Figure 5. 2-APB effect on the caffeine-induced [Ca2+]i oscillations.

Figure 5

A, [Ca2+]i oscillations induced by prolonged application of caffeine (3 mM, 7 min). B, When 2-APB (100 µM) was co-applied, [Ca2+]i oscillations elicited by 3 mM caffeine was abolished. C, The average number of Ca2+ transients induced by caffeine (3 mM, 7 min) in the control group and the 2-APB group. * denotes statistical significance of p<0.05 with independent-samples t test.

Taken together, these results show that SOCs are expressed in carp H1 HCs, and can be activated by thapsigargin-induced ER depletion; when depleted by caffeine, the ER can be refilled by Ca2+ entry via SOCs.

Discussion

In the present study, we investigated the mechanisms of release, depletion, and refilling of ER Ca2+ in carp retinal HCs. H1 HCs of carp were stimulated by caffeine under various conditions, [Ca2+]i changes were recorded using a fluo-3-based Ca2+ imaging technique.

Our experimental results demonstrated that exogenous application of caffeine induced [Ca2+]i increases in a concentration- and duration-dependent manner, with each [Ca2+]i transient initiated by RyR activation. Extracellular Ca2+ was required for ER replenishment in the caffeine-induced [Ca2+]i oscillations. Ca2+ influx via L-VGCCs contributed to the ER refilling, while SOCs expressed on H1 HCs were necessary for the ER refilling.

Temporal Patterns of the Caffeine-induced [Ca2+]i Responses

Caffeine has long been used as a RyR agonist for studying RyR-mediated Ca2+ release from the intracellular Ca2+ stores [15], [16], and caffeine-induced Ca2+ release has been observed in many types of neurons containing the ryanodine-sensitive ER [5]. In general, when the ER is filled with Ca2+, caffeine application can induce [Ca2+]i increases even in the absence of extracellular Ca2+, and caffeine-induced Ca2+ responses can be blocked by high concentration of ryanodine. Such processes were also observed in the present study. However, the temporal characteristics of caffeine-induced Ca2+ responses varied with cell types.
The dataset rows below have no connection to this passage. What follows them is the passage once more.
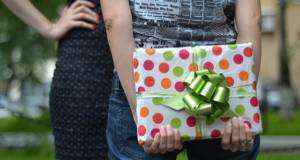 Что подарить девушке, лучший подарок сестрёнке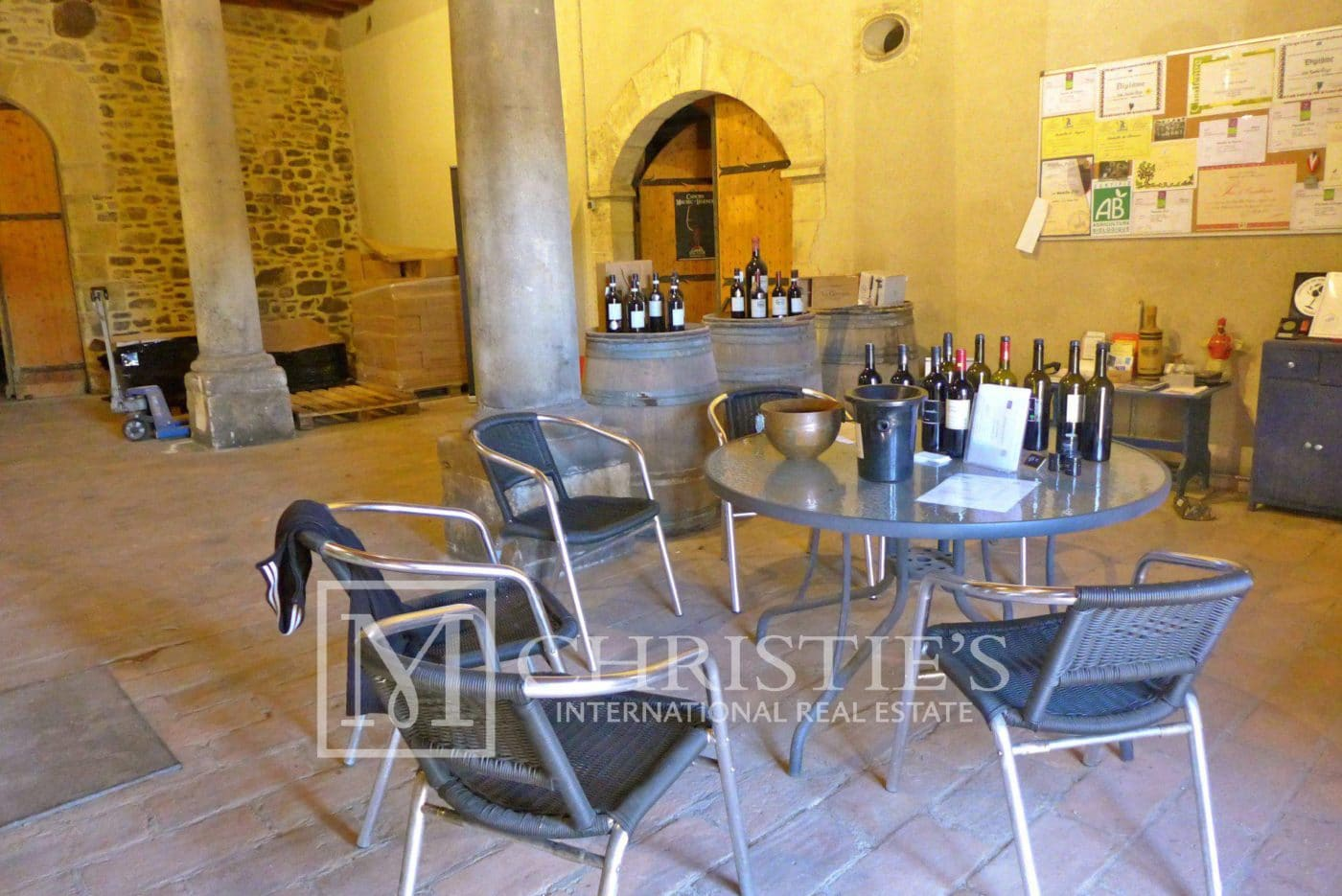 Dining room - Domaine with Organic Vineyard In AOC Cahors
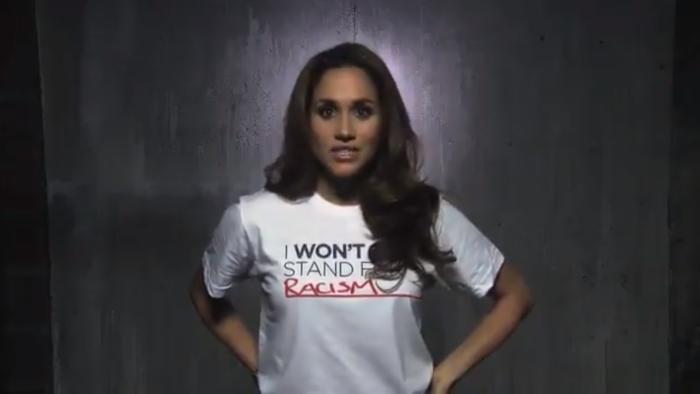 Meghan Markle con su camiseta contra el racismo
When exposed to caffeine, transient increase in [Ca2+]i was observed in neurons such as carp retinal bipolar cells, rat spiral ganglion neurons, and rat primary sensory neurons [33], [34], [35], while sustained increase in [Ca2+]i and [Ca2+]i oscillations were observed in honeybee photoreceptors [36] and bullfrog sympathetic neurons [37], [38], respectively. Meanwhile, elevation in caffeine concentration (5–30 mM) increased the frequency of caffeine-induced Ca2+ oscillations in bullfrog sympathetic neurons. Similar to bullfrog sympathetic neurons, caffeine (3–20 mM) also induced oscillatory responses in carp H1 HCs in a concentration-dependent manner – when the concentration of caffeine was increased, the time interval between the two adjacent response peaks was decreased. However, the frequency ranges of caffeine-induced [Ca2+]i oscillations observed in bullfrog sympathetic neurons were much lower when compared with that in carp H1 HCs. On the other hand, while the amplitudes of oscillatory caffeine-induced [Ca2+]i increases were basically unaltered in bullfrog sympathetic neurons during the time course of caffeine application, a decreasing tendency was observed in the amplitudes of the oscillatory caffeine-induced [Ca2+]i increases in carp H1 HCs, such differences might result from the differences in frequency ranges. At low oscillation frequencies, depleted ER might be fully refilled, so the amplitudes of the oscillatory caffeine-induced [Ca2+]i increases were basically unaltered in bullfrog sympathetic neurons, while that measured in carp H1 HCs in our experiments had a decreasing tendency.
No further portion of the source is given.